*** Opening of Information given ***

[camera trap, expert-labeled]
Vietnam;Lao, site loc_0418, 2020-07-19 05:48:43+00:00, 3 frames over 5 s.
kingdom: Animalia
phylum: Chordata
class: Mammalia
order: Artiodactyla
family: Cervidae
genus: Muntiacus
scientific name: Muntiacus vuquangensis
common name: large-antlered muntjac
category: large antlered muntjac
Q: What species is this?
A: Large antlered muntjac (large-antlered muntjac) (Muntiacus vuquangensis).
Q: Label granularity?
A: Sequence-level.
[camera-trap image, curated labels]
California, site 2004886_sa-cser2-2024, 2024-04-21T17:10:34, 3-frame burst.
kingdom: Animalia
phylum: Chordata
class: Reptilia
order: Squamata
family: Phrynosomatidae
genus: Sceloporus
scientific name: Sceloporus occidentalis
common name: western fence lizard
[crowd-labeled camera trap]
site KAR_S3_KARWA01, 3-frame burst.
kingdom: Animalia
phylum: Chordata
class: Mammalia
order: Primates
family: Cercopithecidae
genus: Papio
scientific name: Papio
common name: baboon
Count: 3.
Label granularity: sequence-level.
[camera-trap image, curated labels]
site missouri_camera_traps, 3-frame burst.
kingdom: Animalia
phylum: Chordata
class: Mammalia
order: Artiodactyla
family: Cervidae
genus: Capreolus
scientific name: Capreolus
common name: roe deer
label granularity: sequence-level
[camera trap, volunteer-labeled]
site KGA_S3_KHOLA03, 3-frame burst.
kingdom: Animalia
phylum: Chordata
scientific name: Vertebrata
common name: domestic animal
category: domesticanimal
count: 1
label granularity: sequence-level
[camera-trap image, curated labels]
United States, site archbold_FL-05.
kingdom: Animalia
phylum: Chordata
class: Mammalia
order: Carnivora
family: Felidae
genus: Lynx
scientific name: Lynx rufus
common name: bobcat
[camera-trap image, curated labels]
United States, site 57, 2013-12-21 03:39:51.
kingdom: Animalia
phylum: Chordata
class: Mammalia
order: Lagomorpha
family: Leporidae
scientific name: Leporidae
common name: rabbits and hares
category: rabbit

*** Close of Information given ***

▶ _Exercise_: Restate every record exactly, leaving nothing out.

▶ _Expected answer_:
[camera trap, expert-labeled]
Vietnam;Lao, site loc_0418, 2020-07-19 05:48:43+00:00, 3 frames over 5 s.
kingdom: Animalia
phylum: Chordata
class: Mammalia
order: Artiodactyla
family: Cervidae
genus: Muntiacus
scientific name: Muntiacus vuquangensis
common name: large-antlered muntjac
category: large antlered muntjac
Q: What species is this?
A: Large antlered muntjac (large-antlered muntjac) (Muntiacus vuquangensis).
Q: Label granularity?
A: Sequence-level.
[camera-trap image, curated labels]
California, site 2004886_sa-cser2-2024, 2024-04-21T17:10:34, 3-frame burst.
kingdom: Animalia
phylum: Chordata
class: Reptilia
order: Squamata
family: Phrynosomatidae
genus: Sceloporus
scientific name: Sceloporus occidentalis
common name: western fence lizard
[crowd-labeled camera trap]
site KAR_S3_KARWA01, 3-frame burst.
kingdom: Animalia
phylum: Chordata
class: Mammalia
order: Primates
family: Cercopithecidae
genus: Papio
scientific name: Papio
common name: baboon
Count: 3.
Label granularity: sequence-level.
[camera-trap image, curated labels]
site missouri_camera_traps, 3-frame burst.
kingdom: Animalia
phylum: Chordata
class: Mammalia
order: Artiodactyla
family: Cervidae
genus: Capreolus
scientific name: Capreolus
common name: roe deer
label granularity: sequence-level
[camera trap, volunteer-labeled]
site KGA_S3_KHOLA03, 3-frame burst.
kingdom: Animalia
phylum: Chordata
scientific name: Vertebrata
common name: domestic animal
category: domesticanimal
count: 1
label granularity: sequence-level
[camera-trap image, curated labels]
United States, site archbold_FL-05.
kingdom: Animalia
phylum: Chordata
class: Mammalia
order: Carnivora
family: Felidae
genus: Lynx
scientific name: Lynx rufus
common name: bobcat
[camera-trap image, curated labels]
United States, site 57, 2013-12-21 03:39:51.
kingdom: Animalia
phylum: Chordata
class: Mammalia
order: Lagomorpha
family: Leporidae
scientific name: Leporidae
common name: rabbits and hares
category: rabbit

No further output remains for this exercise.